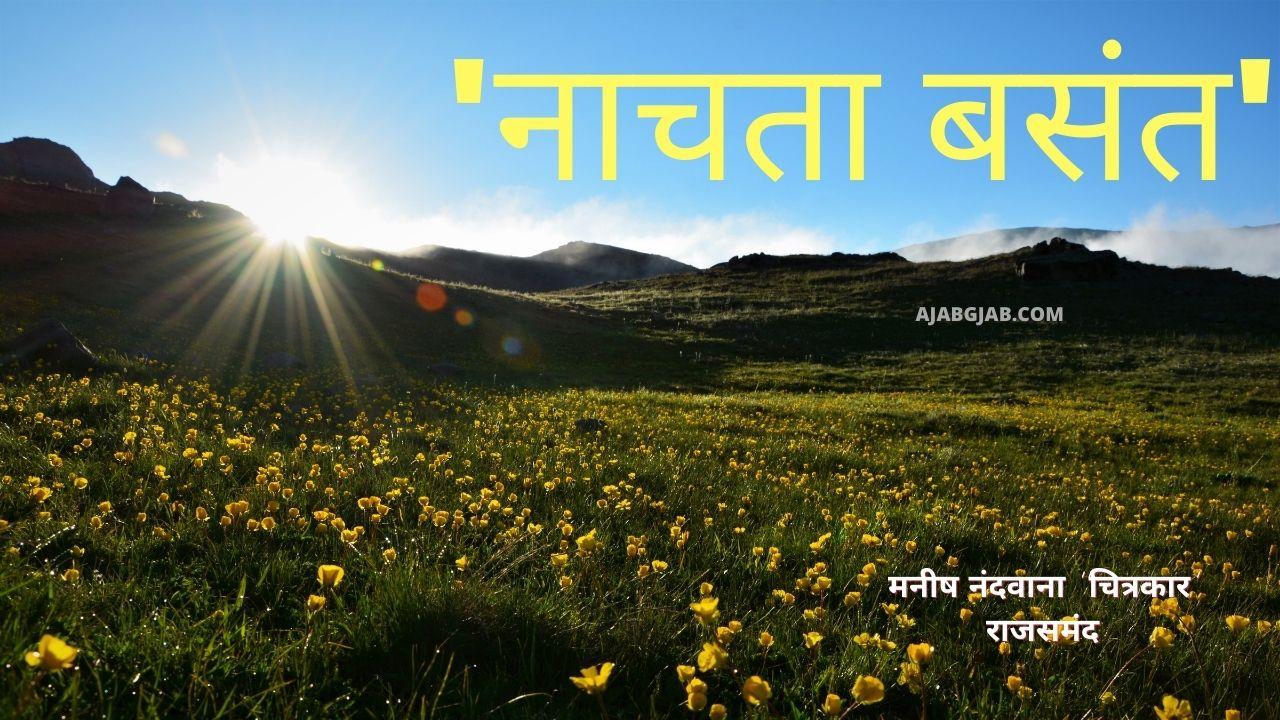 Nachta Basant Poem In Hindi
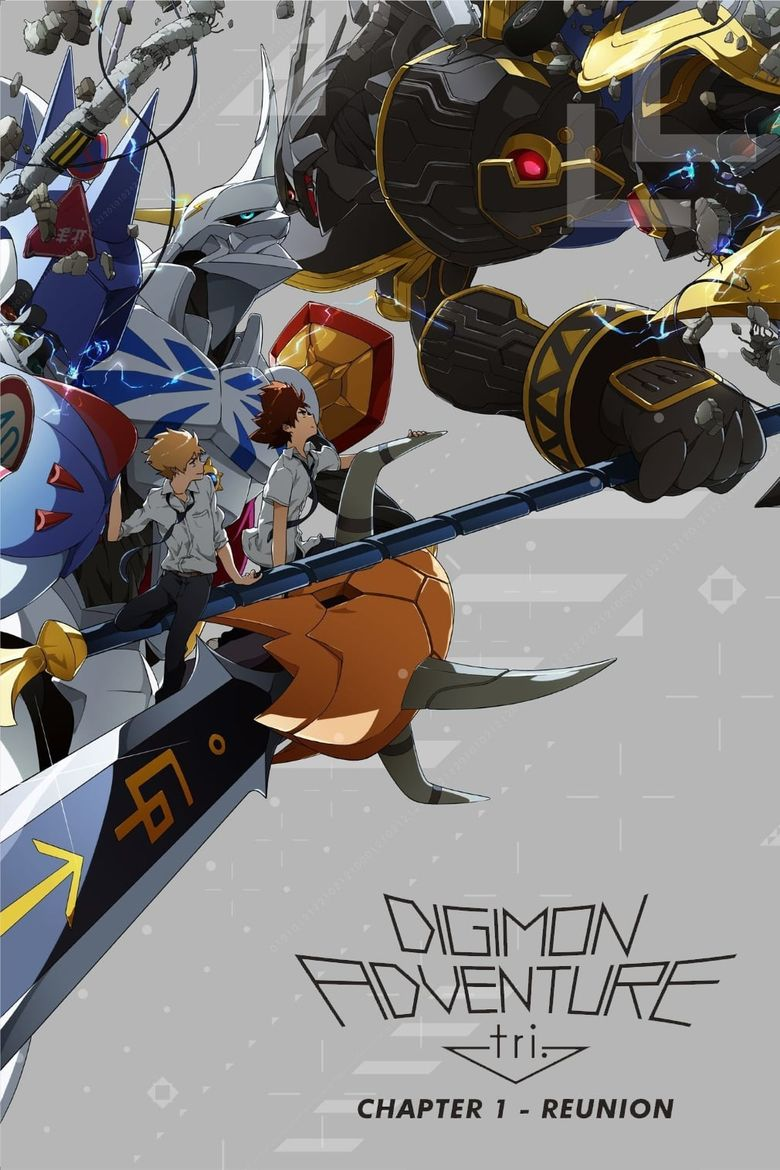 Digimon Adventure Tri. - Chapter 1: Reunion Poster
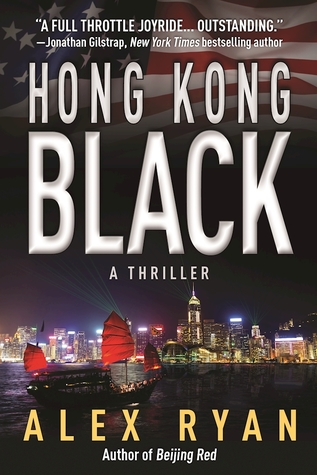Hong Kong Black (Nick Foley #2)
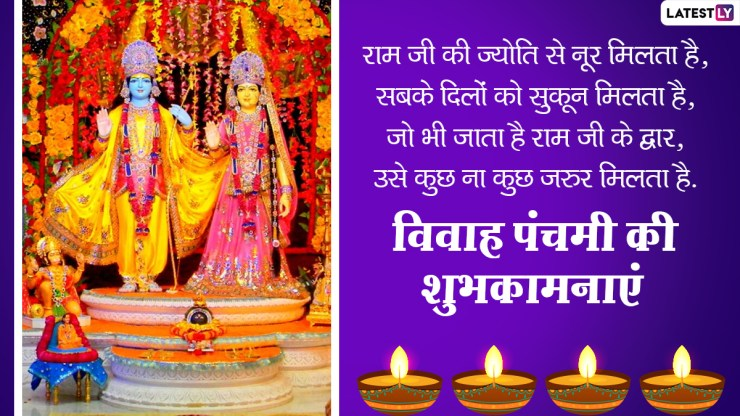 Vivah Panchami 2020 Messages: Wish loved ones on Vivaha Panchami with these Hindi WhatsApp Stickers, Facebook Greetings, GIF Images Ampinity News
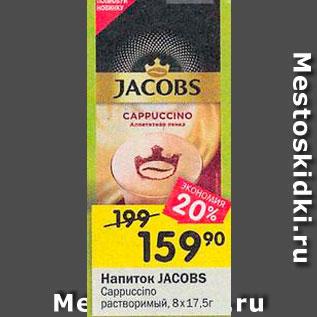Акция - Напиток Cappuccino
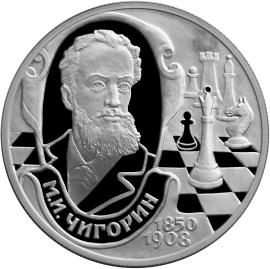 2 рубля 150 - летие со дня рождения  М.И. Чигорина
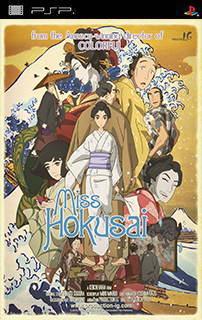 Película Miss Hokusai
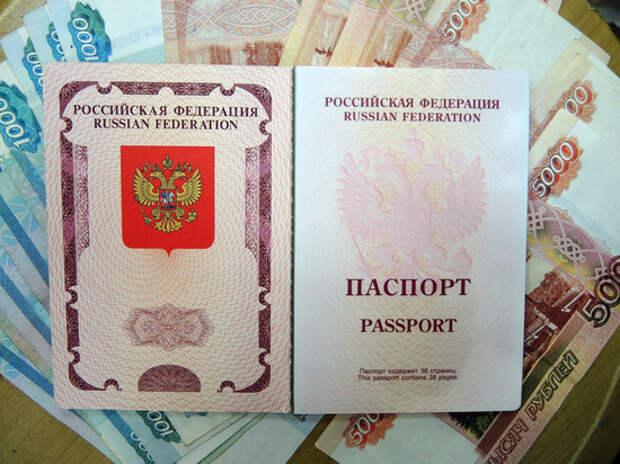 Над российскими должниками нависло изъятие загранпаспортов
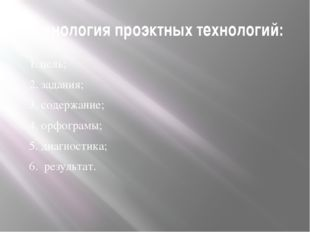Технология проэктных технологий: 1. цель; 2. задания; 3. содержание; 4. орфог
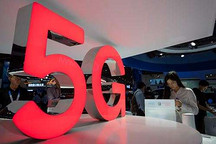 5G降临:手机准备好了 多行业面临变革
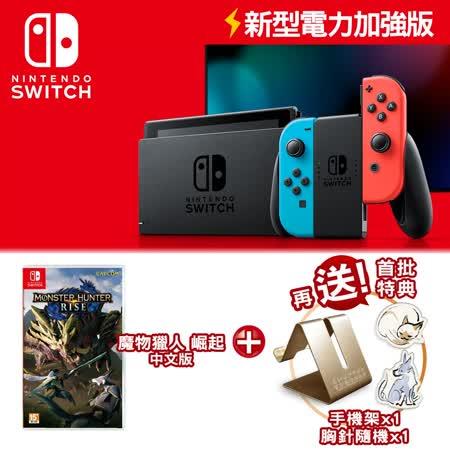 Switch加強版+ 魔物獵人+雙特典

===============

Your output must consist only of the lines from the line with "Над российскими должниками" through the final line of the data, both included, reproduced exactly and free of pictures.

Reply to the exercise.
 Над российскими должниками нависло изъятие загранпаспортов
Технология проэктных технологий: 1. цель; 2. задания; 3. содержание; 4. орфог
 5G降临:手机准备好了 多行业面临变革
 Switch加強版+ 魔物獵人+雙特典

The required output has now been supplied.